Monday, March 13, 2006

First Dawkins, now Dennett

While I find the religious worldview shared by Joseph Bottum, Stephen Barr, and others at the religious journal First Things rationally indefensible, I find the worldview of Richard Dawkins equally indefensible, if not moreso. Another widely-known intellectual who, in broad terms, agrees with Richard Dawkins is Daniel Dennett. See here and here for details about Dennett's attitude toward religion. I share Dennett's attitude in one sense: I think religion is nonsense. But the similarity pretty much ends there.

Dawkins and Dennett seem to believe that science somehow "disproves" religion. This is incorrect. Science presupposes that supernatural explanations explain nothing. It presupposes a basic view of existence in which "God did it" or "a miracle occurs" is another way of saying "I don't know why something happened, but it is so impressive that the usual tools of the scientist, such as observation, testing, deduction, and the like will all be insufficient to discover the cause." This, of course, is no explanation at all. It is a call for faith. The first questions a scientist would have to ask upon hearing this "explanation" would be: "Who is this 'God' fellow of which you speak? What is His nature? How can I get in contact with Him?" But true scientists will not spend any time contemplating such questions, since no answers to them can possibly exist. That's the whole thing about God: He's supernatural, above and beyond everything we see in the world and everything we know about the world, and as such there can't be any evidence of His existence--it's ultimately a matter of faith, not of reason.

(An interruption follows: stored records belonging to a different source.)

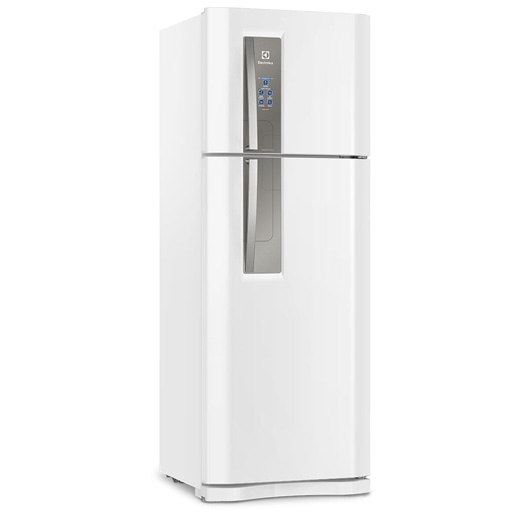 Amplo freezer, com capacidade para 113 litros refrigerador electrolux df54 freezer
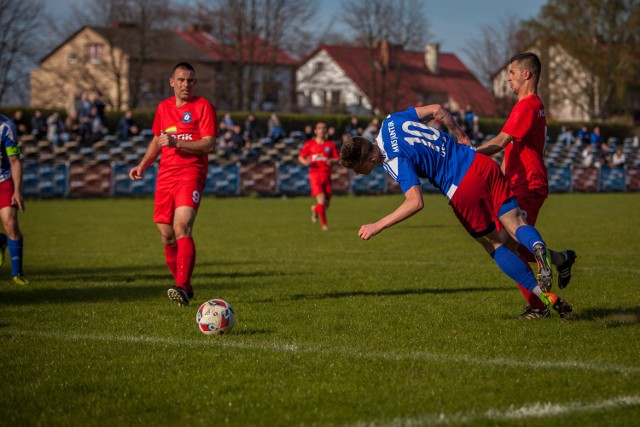 Jantar Ustka pokonał Zawiszę Borzytuchom 5:1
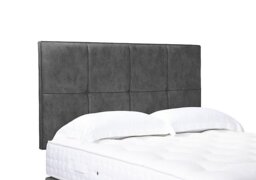 Artisan Collection Reigns High Strutted Headboard - Double - Dapple Mink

When one tries to "disprove" something for which no evidence can ever be found (i.e., in this case, the non-existence of God), he gives his adversary (i.e., in this case, the religious person opposed to evolution) an opening to multiply arbitrary arguments ad infinitum. If the atheist, in addition to trying to prove God's non-existence, opposes the "speciesist" idea that human beings are more valuable than non-human animals, don't be surprised when a significant fraction of people decide that "God did it" may be as good an explanation for the origin of man as--if not a better one than--evolution by natural selection.